Because it is Jackie himself that makes it all so doggone amusing, his natural likeability could make it easy to overlook the glaring flaws of The Tuxedo. Even In the murkiest of movie sludge, Jackie has a tendency to shine through like an unstoppable beacon of coolness.
But lets get one thing straight: The Tuxedo is utter crap. I don’t know who wrote it and I don’t care enough to find out. On the surface, its concept seems ripe for just the kind of fun loving, comedic action at which Jackie excels. Cast again in the role of a hapless idiot, Jackie ends up in what is basically a magic suit that gives him the abilities and the life of the suave, dangerous, and debonair. Somehow though, The Tuxedo botches it and goes to far. The high-tech tuxedo itself becomes more than just an excuse for Jackie to perform cool stunts and karate moves and turns his character into the high tech equivalent of an Asian Superman. Jackie doesn’t need wires tied to his ass to make him fly. He doesn’t need goofy matrixy trick photography to make him RULE. Jackie Chan is and should be used as a masterful stuntman who does things for REAL without any of this wholly outlandish mumbo jumbo.
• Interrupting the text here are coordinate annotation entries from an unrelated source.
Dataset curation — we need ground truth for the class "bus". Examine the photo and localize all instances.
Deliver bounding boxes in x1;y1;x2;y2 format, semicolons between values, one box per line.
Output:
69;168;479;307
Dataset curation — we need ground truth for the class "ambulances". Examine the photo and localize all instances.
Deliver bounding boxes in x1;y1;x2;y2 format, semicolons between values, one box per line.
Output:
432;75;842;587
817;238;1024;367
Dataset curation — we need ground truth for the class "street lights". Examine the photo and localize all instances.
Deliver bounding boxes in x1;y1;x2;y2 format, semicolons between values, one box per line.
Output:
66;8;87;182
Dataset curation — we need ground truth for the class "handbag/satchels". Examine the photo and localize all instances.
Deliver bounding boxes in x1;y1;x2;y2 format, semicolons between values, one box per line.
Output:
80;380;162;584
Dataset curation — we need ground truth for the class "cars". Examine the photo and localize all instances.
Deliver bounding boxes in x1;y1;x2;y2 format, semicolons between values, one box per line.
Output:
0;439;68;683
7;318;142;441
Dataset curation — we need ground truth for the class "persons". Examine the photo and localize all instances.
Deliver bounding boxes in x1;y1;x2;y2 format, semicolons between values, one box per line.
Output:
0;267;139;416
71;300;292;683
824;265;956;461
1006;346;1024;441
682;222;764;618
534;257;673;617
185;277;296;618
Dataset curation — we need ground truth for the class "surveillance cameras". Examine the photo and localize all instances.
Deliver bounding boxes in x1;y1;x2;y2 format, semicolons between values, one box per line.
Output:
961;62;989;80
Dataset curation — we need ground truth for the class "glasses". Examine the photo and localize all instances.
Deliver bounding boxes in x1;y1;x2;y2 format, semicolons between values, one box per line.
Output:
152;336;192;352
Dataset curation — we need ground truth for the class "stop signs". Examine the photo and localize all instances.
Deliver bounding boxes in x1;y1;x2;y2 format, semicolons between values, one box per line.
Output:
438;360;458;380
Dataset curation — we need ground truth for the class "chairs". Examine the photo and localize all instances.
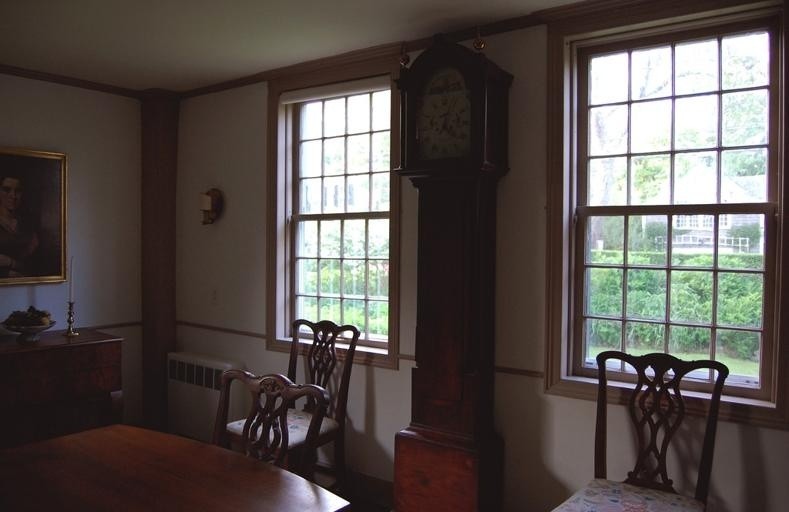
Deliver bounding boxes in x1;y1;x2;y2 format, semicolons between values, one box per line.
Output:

Set Jackie Chan free. Let him do what he does. Give him the room he needs to use his amazing sense of comedic timing and cooler-than-god kick ass abilities to make your film a winner. Tuxedo director Kevin Donovan just doesn’t get it. So while from time to time our loveable character Jimmy, with some aid from the awkwardly used but supremely charming Del Blaine (Jennifer Love Hewitt) skirts around the clingy dung of this script, you can’t help but notice everything getting bogged down. There are lulls. Long lulls. Heck, except for the opening scene the first half of the movie is all one big lull. It’s only towards the end that things actually get interesting, as the plot is mostly thrown out the window giving both Chan and Jennifer Love a little room to breathe. That’s fortunate because with a hackneyed story lifted straight from a 1950’s cereal box, The Tuxedo is left with only the sheer talent of its cast to fall back on.
They pull it off. Just barely. The ending helps you forget the hour of boredom that came before, even if you don’t get much REAL Jackie Chan magic and are forced to watch him engage in the unholy arts of wire-on-my-ass-fu. Even bit parts, like that of uber-spy Clark Devlin are oddly well played almost in spite of being badly written. There are a few spaced out laughs thrown in and the usual Chan outtakes with the credits guarantee you leave smiling.
I really went looking to like this. Chan is a master of action-comedy, to which a film like The Tuxedo seemed ideally suited. But he can’t make it work if he isn’t given the chance to simply be himself. I walked out ambivalent and unmoved. The Tuxedo’s cast sells it well enough to keep it from utterly falling apart, yet its script and direction does little to actually recommend it. Perhaps the lesson here is to realize when your cast is more talented than you and let them lead the way when the material you’ve been given no longer can. Still, though Chan may be the only man in the world who doesn’t actually look all that dashing in a tux, there’s something just a little bit appealing about a karate kicking sharp-dressed man.